Education Inspectorate finds no shortcomings at New Challenge | THE DAILY HERALD

New Challenge Foundation

ST. EUSTATIUS–The Inspectorate of Education conducted a quality study at New Challenge Foundation (NCF) in November 2021 and did not identify any shortcomings to motivate follow-up monitoring.

  The inspectorate plans to visit the school again later this year for an update on the progress and to conduct class visits to determine to what extent the board has succeeded in getting its teachers to improve the effectiveness of their lessons, the Public Entity St. Eustatius stated on its website.

  NCF provides education for youth and adults, including general education development (GED), accounting and language courses.

  The Inspectorate of Education conducted a study at NCF on November 23, 2021. On the one hand, this research aimed to verify whether the school’s quality assurance system was working properly and whether the basic quality that had been achieved was still in force. Through supervision, the Inspectorate also wanted to encourage the school and the school board to work together on further quality improvement.
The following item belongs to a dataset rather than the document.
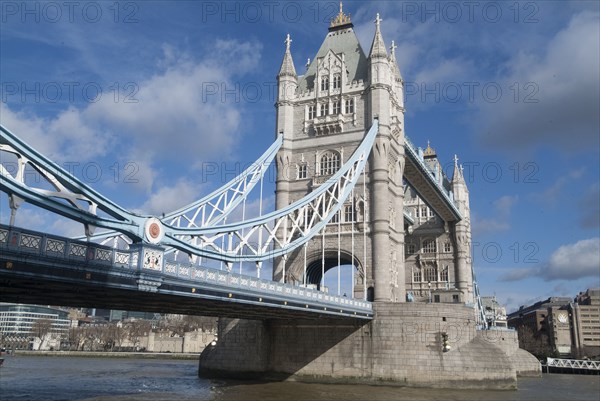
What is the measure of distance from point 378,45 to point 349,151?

  According to the Inspectorate, many things are going well. “NCF guides more and more students to paid work, a GED diploma, an MBO-education or a protected workplace. This is successful, because a trajectory is mapped out for each student that fits his or her possibilities and interests and that offers a real perspective,” the Inspectorate said in its report.
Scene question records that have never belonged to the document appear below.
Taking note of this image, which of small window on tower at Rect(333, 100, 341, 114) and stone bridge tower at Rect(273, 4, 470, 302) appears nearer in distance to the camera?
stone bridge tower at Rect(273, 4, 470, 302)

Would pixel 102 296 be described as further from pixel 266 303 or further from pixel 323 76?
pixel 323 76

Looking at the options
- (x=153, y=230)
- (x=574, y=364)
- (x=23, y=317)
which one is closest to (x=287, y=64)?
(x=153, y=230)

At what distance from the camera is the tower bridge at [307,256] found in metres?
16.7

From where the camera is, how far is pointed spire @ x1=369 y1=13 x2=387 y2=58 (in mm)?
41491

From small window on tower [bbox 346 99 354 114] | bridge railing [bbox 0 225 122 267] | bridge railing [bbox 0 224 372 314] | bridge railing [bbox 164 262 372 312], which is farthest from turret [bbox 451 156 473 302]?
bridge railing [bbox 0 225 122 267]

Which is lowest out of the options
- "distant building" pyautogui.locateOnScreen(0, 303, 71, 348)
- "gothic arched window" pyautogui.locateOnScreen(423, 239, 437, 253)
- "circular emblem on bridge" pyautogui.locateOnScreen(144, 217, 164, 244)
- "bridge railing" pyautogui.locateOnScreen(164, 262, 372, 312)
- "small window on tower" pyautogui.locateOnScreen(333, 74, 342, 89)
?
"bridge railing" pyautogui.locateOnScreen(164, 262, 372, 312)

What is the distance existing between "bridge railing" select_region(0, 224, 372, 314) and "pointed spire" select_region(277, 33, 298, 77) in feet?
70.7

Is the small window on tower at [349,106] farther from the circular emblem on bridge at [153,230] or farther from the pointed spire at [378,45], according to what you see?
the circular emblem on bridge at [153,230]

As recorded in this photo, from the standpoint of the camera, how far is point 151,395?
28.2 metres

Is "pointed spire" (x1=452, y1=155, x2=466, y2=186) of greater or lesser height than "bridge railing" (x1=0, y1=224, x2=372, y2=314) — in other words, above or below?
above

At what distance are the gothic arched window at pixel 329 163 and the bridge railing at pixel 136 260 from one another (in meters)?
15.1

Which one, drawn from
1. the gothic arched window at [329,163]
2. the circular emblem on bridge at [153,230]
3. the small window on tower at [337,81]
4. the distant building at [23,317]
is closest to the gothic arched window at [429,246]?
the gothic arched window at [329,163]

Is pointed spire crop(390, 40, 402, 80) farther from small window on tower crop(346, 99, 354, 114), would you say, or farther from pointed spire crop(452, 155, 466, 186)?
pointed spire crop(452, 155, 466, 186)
  It further stated that NCF has a “good” department for care and guidance and the teachers’ pedagogical actions are effective. The team of teachers and supervisors is well-managed, and the quality of education is systematically checked, according to the quality research report.

  Due to the COVID-19 pandemic, the past year reflected “monumental changes” for Second Chance Education, in its organisational structure and in the role that the school plays in education.

  “Transitioning from normal teaching to remote learning was and still is a challenge for NCF staff, our teachers and students,” says NCF director Francine Foe on the public entity’s website. “Because of this, management of NCF has determined that the students could learn more, in some classes. Some of the teachers provide the right methods so that students learn on their own personal level, taking their capabilities into account.”

  Foe said NCF management will see to it that teachers have the opportunity to participate in training. “This is to ensure that materials and teaching methods will be provided in such a way that students learn more during each lesson.”

  Foe said that NCF management and the supervisory board are thankful for the hard work of staff and teachers. “We will continue to develop professionally to enhance our ability to provide quality education,” she said.

  Deputy Government Commissioner Claudia Toet said she is proud of NCF. “The public entity appreciates the effort that NCF and its stakeholders put into the students during the dynamic period of the pandemic. To stayed aligned with all the rules of quality is a great achievement. The public entity empowers the NCF to continue the good work.”